# Teks Sumber
· · ·
Dokumen rahasia Amerika dibuka, TNI disarankan melakukan hal yang sama

Tito Sianipar | 20 Oktober 2017
Berbagai lembaga swadaya masyarakat di Indonesia meminta TNI Angkatan Darat untuk mau membuka dokumen sejarah 1965, seperti yang dilakukan Amerika Serikat.
Dengan dibukanya data dari TNI maka hal itu akan menambah banyak fakta atau data yang bisa disandingkan satu sama lain dan membuat sejarah kelam tragedi 1965 menjadi lebih terang.
“Kami berharap TNI juga membuka arsip untuk menambahkan data dan dokumen yang sudah dibuka oleh negara lain,” kata Direktur Amnesty International Indonesia, Usman Hamid, Jakarta, 20 Oktober 2017.
· · ·
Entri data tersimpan

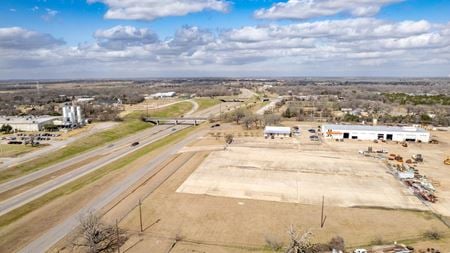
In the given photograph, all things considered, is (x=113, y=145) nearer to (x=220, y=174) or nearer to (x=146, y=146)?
(x=146, y=146)

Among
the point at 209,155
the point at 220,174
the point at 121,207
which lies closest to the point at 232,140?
the point at 209,155

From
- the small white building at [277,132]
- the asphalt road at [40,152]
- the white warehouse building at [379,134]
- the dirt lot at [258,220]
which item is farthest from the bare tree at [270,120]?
the asphalt road at [40,152]

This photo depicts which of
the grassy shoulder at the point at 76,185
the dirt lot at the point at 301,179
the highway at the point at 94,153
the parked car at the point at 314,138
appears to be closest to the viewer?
the grassy shoulder at the point at 76,185

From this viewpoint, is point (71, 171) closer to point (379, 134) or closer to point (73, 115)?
point (73, 115)

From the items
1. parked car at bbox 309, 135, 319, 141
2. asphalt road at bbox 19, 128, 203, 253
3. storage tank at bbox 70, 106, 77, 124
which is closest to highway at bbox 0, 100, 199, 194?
asphalt road at bbox 19, 128, 203, 253

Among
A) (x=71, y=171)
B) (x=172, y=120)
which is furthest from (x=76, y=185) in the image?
(x=172, y=120)

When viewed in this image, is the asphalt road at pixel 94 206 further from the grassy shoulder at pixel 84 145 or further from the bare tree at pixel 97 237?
the grassy shoulder at pixel 84 145
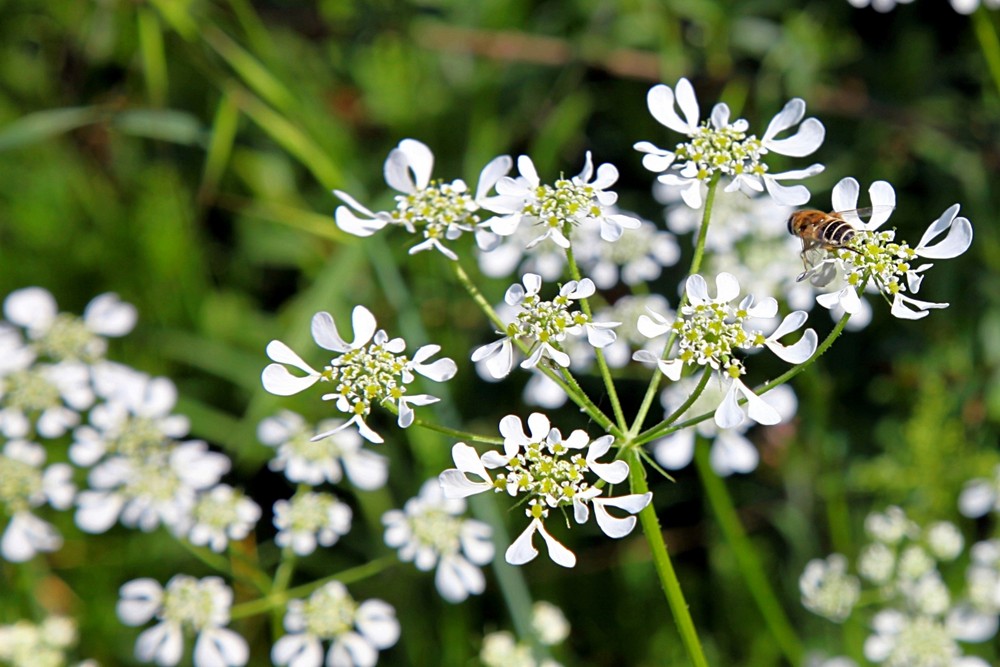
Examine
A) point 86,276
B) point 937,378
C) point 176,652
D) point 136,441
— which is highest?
point 86,276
· · ·
# Tugas Latihan
**1)** Salinlah bagian teks sumber mulai dari "Dengan dibukanya data" sampai dengan "20 Oktober 2017.".
**2)** Buatlah ringkasan teks sumber dalam dua kalimat.
**3)** Jawablah pertanyaan berikut berdasarkan teks sumber.
(a) Negara apa yang disebut telah membuka dokumen sejarah 1965?
(b) Siapa Direktur Amnesty International Indonesia?
(c) Pada tanggal berapa pernyataan direktur tersebut disampaikan?

# Jawaban Latihan
**1)**
Dengan dibukanya data dari TNI maka hal itu akan menambah banyak fakta atau data yang bisa disandingkan satu sama lain dan membuat sejarah kelam tragedi 1965 menjadi lebih terang.
“Kami berharap TNI juga membuka arsip untuk menambahkan data dan dokumen yang sudah dibuka oleh negara lain,” kata Direktur Amnesty International Indonesia, Usman Hamid, Jakarta, 20 Oktober 2017.

**2)** Berbagai lembaga swadaya masyarakat di Indonesia meminta TNI Angkatan Darat membuka dokumen sejarah 1965 seperti yang dilakukan Amerika Serikat agar semakin banyak fakta yang bisa disandingkan dan sejarah kelam tragedi 1965 menjadi lebih terang. Direktur Amnesty International Indonesia, Usman Hamid, berharap TNI membuka arsip untuk menambah data dan dokumen yang sudah dibuka oleh negara lain.

**3)**
(a) Amerika Serikat.
(b) Usman Hamid.
(c) 20 Oktober 2017.